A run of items
________

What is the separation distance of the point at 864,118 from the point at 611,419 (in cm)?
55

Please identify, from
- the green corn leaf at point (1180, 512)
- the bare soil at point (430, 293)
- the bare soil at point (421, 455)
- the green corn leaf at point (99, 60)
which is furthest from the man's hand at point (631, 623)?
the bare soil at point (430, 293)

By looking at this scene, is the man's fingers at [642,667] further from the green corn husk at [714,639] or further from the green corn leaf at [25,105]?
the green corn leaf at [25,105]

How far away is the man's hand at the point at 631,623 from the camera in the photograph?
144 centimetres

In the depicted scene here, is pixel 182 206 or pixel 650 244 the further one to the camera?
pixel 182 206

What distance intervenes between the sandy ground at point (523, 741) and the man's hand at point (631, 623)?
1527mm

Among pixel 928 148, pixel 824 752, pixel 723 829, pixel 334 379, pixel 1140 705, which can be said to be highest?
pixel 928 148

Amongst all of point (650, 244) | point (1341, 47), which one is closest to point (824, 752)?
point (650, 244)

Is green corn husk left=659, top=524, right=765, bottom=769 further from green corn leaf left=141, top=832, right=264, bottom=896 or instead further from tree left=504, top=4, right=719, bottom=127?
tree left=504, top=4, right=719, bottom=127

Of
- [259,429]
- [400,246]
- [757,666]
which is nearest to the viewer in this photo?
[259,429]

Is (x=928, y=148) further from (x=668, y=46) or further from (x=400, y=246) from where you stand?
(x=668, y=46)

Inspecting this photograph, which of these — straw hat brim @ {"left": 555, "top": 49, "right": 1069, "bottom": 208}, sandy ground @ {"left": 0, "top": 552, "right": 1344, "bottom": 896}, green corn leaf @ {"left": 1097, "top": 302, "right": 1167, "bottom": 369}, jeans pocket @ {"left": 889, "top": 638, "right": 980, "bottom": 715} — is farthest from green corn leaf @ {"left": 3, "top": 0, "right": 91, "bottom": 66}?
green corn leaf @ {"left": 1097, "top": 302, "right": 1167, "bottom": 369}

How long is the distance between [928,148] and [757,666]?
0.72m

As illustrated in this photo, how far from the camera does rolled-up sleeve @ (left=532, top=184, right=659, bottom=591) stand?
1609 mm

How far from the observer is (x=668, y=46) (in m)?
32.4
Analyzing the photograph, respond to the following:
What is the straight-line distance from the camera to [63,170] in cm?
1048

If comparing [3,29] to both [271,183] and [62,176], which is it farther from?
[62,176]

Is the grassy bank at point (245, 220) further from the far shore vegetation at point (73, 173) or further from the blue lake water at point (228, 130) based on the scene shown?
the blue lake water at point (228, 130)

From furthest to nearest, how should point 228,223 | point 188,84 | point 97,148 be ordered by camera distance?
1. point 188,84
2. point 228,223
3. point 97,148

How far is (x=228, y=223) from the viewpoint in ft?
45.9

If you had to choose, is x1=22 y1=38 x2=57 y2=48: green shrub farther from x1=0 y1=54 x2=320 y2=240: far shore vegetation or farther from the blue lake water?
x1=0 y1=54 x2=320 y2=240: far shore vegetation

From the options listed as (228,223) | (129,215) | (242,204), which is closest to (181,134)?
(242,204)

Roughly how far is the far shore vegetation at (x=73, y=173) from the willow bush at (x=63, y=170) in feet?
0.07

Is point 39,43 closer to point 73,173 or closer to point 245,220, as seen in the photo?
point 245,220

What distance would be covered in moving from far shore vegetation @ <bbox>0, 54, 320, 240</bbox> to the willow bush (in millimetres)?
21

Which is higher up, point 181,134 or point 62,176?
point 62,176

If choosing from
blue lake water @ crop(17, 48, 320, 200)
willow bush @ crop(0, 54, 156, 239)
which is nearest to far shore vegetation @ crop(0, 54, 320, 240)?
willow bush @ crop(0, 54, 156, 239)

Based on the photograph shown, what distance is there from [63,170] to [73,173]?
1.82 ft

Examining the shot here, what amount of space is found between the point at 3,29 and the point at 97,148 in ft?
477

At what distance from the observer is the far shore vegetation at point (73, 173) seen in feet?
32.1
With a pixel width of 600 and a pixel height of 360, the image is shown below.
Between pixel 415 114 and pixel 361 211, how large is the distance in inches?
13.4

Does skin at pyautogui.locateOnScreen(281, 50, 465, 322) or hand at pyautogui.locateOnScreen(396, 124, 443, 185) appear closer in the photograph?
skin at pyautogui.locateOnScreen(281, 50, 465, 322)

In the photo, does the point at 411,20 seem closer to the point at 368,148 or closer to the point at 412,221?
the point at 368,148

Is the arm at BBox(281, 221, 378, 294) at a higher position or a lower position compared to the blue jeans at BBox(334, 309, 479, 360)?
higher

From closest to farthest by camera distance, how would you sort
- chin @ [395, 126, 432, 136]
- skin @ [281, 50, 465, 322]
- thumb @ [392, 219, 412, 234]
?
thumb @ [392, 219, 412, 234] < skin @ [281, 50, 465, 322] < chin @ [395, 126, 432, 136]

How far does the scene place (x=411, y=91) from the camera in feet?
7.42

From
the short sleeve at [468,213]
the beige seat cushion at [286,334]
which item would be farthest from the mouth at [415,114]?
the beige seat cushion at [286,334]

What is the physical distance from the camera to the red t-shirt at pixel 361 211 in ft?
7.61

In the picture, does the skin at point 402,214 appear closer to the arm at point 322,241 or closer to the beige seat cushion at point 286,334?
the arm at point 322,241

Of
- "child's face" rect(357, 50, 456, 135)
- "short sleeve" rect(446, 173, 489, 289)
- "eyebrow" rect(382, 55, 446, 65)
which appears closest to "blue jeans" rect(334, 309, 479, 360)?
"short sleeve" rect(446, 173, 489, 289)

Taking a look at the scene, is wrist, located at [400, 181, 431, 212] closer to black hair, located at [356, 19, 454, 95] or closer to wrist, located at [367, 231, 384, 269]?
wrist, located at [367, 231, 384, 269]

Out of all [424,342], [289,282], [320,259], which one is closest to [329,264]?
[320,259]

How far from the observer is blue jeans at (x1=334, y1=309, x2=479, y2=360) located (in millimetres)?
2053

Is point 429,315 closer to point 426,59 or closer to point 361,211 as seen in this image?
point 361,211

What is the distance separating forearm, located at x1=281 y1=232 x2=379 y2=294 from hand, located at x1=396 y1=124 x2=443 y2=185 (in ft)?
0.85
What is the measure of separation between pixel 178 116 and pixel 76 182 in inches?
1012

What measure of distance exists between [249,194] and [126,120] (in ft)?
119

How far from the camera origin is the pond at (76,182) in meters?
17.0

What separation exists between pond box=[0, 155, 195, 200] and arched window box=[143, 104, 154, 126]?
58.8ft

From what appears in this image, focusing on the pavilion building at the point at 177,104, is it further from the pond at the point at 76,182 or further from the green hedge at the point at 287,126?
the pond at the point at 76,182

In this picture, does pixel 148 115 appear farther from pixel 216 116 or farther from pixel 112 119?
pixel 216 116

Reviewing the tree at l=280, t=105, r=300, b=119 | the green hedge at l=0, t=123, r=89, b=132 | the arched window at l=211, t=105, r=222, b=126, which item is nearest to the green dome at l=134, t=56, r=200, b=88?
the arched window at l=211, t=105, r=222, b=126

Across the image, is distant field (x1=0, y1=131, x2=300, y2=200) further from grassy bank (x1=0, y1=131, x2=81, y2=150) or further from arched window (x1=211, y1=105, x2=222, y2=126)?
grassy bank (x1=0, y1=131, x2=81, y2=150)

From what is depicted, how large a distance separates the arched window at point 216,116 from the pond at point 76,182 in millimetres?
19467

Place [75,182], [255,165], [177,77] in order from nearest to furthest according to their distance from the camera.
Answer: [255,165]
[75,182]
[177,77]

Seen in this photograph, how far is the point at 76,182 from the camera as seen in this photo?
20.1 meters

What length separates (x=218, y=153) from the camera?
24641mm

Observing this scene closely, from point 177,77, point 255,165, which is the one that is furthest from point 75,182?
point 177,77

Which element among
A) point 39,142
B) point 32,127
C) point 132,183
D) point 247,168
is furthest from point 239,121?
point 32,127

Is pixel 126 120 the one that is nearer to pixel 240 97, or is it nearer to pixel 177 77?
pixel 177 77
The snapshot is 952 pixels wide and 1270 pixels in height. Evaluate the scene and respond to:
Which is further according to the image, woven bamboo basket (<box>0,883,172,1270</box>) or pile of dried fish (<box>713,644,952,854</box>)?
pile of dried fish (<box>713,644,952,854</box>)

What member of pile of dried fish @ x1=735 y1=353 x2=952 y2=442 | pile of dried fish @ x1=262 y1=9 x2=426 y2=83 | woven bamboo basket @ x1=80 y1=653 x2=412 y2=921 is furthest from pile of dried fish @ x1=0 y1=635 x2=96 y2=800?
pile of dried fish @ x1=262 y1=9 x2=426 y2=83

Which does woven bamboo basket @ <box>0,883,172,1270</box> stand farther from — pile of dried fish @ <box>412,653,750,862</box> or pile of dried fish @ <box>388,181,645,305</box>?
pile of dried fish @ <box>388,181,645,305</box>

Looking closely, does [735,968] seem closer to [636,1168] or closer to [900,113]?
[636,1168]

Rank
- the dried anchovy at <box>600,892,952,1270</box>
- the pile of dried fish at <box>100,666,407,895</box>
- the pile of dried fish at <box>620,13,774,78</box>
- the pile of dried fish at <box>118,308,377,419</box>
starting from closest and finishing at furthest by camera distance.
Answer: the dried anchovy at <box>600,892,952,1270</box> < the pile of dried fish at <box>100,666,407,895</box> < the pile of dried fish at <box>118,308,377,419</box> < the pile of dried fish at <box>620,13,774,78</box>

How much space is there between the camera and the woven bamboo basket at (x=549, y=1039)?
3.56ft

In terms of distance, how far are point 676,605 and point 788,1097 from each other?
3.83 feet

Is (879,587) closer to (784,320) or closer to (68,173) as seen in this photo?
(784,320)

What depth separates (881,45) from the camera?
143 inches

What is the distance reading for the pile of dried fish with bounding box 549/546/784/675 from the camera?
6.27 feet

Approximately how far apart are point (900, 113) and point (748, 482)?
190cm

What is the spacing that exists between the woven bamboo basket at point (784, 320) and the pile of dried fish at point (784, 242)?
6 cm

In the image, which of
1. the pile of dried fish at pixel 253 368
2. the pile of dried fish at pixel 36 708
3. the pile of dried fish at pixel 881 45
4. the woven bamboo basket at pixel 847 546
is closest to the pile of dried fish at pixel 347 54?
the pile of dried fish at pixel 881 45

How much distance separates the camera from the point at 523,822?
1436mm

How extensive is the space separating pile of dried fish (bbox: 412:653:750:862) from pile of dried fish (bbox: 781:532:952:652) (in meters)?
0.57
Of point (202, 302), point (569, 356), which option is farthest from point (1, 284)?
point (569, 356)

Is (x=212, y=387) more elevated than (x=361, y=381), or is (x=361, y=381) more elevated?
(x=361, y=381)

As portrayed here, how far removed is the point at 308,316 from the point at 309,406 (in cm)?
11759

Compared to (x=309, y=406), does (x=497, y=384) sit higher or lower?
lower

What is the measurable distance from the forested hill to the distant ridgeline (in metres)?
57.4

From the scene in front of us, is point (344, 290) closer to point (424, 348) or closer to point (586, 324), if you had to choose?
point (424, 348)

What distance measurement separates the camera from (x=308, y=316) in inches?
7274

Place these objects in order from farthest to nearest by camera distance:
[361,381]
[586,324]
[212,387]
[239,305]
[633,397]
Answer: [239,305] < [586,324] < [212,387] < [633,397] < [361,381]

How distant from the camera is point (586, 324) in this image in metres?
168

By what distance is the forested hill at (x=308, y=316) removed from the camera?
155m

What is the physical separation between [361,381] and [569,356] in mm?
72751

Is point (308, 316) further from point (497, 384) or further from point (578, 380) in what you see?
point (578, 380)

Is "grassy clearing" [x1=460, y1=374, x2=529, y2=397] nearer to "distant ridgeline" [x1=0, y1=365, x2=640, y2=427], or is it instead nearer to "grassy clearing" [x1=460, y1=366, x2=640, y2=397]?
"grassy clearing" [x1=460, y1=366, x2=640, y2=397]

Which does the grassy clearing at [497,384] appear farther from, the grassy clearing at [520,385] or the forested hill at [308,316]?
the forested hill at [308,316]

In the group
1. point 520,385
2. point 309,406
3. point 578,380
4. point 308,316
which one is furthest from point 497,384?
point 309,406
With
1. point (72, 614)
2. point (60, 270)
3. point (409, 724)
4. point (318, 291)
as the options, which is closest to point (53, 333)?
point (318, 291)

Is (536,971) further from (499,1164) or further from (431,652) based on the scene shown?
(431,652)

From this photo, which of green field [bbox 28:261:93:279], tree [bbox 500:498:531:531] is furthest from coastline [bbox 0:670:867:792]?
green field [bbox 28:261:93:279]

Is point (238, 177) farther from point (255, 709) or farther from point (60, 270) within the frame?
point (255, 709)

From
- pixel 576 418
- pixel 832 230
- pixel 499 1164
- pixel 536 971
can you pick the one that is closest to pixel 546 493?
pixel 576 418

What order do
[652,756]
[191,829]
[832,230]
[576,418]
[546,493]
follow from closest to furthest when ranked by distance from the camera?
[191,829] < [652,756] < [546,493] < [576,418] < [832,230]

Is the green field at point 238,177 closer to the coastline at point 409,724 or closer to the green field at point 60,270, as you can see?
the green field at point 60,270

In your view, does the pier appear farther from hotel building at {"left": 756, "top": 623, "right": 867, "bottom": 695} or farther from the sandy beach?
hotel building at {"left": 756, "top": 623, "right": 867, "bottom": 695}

________

• [Required task]: Edit the lines from the one containing "In your view, does" through the end of the items, inclusive, swapping "sandy beach" for "sandy shore" and leaving everything else unchanged.

• [Solution to this task]:
In your view, does the pier appear farther from hotel building at {"left": 756, "top": 623, "right": 867, "bottom": 695} or farther from the sandy shore?
hotel building at {"left": 756, "top": 623, "right": 867, "bottom": 695}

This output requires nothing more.